Il est, en effet, dans la nature de l’ordre, que chaque ouvrage de l’art, comme chaque ouvrage de la nature, porte le caractère extérieur des qualités qui le constituent. On comprend bien qu’il ne s’agit ici que de l’ordre moral et intellectuel. Tout édifice peut, sans doute, suffire aux besoins matériels de son emploi, sans que l’art en façonne les formes extérieures dans la vue de plaire ; mais le plaisir est aussi un besoin pour l’homme cultivé par la société, et c’est ce besoin qui est le père des beaux-arts. Dès que ce besoin se fit sentir, il demanda à l’architecture d’exprimer aux yeux, et par des signes constans, les principaux caractères que les formes, les proportions et les détails accessoires d’un édifice peuvent rendre sensibles.

Ces principaux caractères sont ceux auxquels attachent les idées de puissance ou de force, de grâce et d’élégance, de légèreté et de richesse. Or, comme ces idées qui doivent ressortir de la combinaison des lignes, des formes et des mesures, se manifestent de la manière la plus claire, par la lourdeur on la légèreté, il dut s’établir une progression de ces deux qualités, dans la proportion relative des masses de chaque édifice, et par conséquent des supports ou des colonnes.

De-là cette graduation de lourdeur ou de légèreté qui, dans l’architecture grecque, distingue et caractérise chacun des modes applicables aux édifices, ce que les Grecs appeloient ergasia, les Romains ratio columnarun, et ce que nous nommons un ordre de colonnes.

L’ordre, en effet, et le caractère de la qualité qu’il exprime, n’existent pas seulement dans chaque espèce de colonnes, ils sont répandus dans toutes les parties de l’édifice ; mais la colonne en est l’indicateur et le régulateur.

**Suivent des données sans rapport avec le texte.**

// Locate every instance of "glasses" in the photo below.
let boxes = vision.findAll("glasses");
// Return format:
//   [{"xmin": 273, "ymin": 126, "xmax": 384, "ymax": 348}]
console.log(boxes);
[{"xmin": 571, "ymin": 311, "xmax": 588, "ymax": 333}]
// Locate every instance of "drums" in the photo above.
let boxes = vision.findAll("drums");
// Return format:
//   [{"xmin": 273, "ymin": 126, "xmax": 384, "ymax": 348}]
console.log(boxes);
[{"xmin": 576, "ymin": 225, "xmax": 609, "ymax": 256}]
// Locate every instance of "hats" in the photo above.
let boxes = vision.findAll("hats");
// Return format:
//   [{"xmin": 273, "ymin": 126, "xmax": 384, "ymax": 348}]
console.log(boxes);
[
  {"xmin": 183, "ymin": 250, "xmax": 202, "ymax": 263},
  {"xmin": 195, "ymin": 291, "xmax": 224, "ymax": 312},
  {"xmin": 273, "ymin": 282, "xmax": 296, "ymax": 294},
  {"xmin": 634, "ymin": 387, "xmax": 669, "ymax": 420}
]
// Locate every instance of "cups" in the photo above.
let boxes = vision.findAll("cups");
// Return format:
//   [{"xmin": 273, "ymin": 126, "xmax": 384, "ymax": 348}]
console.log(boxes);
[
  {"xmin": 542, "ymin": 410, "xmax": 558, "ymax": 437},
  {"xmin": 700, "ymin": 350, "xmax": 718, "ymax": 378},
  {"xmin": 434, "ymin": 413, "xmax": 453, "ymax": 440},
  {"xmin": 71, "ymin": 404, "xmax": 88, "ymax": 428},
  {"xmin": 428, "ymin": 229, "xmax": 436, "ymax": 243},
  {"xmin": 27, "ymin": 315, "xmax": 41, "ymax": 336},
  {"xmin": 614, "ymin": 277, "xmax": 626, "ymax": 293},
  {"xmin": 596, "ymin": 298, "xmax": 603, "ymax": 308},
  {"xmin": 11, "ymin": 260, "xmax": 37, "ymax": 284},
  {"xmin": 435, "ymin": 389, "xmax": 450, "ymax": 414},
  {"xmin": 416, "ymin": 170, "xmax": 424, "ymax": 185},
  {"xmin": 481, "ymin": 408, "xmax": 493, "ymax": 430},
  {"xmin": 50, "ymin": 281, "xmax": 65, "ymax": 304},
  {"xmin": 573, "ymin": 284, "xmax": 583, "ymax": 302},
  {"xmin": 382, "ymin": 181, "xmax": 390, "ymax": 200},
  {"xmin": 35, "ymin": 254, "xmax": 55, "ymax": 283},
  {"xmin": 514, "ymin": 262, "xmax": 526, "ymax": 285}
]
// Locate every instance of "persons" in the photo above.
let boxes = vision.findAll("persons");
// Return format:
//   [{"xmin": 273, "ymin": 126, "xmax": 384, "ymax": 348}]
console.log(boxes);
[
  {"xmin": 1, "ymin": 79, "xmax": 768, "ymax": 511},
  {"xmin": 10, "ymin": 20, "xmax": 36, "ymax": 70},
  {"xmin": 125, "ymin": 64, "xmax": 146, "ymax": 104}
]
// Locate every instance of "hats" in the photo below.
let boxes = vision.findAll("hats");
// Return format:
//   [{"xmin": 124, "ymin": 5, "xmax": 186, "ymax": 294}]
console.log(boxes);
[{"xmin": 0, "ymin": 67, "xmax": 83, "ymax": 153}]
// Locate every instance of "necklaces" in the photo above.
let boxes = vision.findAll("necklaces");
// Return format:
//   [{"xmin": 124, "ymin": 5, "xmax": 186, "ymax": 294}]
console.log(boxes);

C’est pour cela que l’on a donné le nom d’ordre aux supports de proportion différente, de style et de forme diverse, et diversement ornés, qu’on appelle colonne dorique, ionique ou corinthienne.

A ces différens mots (voyez-les), on a traité, du genre de chacun des ordres, de leur formation, de leur caractère, de leur propriété et de leurs diversités, et nous n’entrerons pas ici dans de nouveaux détails à leur égard.

Le but de cet article a été, en analysant les notions générales de l’ordre appliqué a l’architecture, de montrer comment et par quelle raison l’ordre entendu, non comme disposition quelconque, mais comme emploi systématique des proportion, étoit le privilège de l’architecture grecque, et comment chaque genre de colonnes, appelé ordre étoit le type des proportions, soit matérielles pour l’œil, soit morales pour l’esprit, que l’art sait mettre en œuvre et à différens degrés.

Il est, en effet, constant que chaque ordre de colonnes, et par la nature des proportions qui le constituent, et par l’effet du caractère que ses proportions lui ont imprimé, sert à rendre une espèce de qualité principale, à laquelle correspondent sa mesure, sa forme, son ornement. Mais il ne faut pas croire que chacun de ces trois modes se trouve borné à ce qu’il y a d’absolu dans chacune de ces qualités.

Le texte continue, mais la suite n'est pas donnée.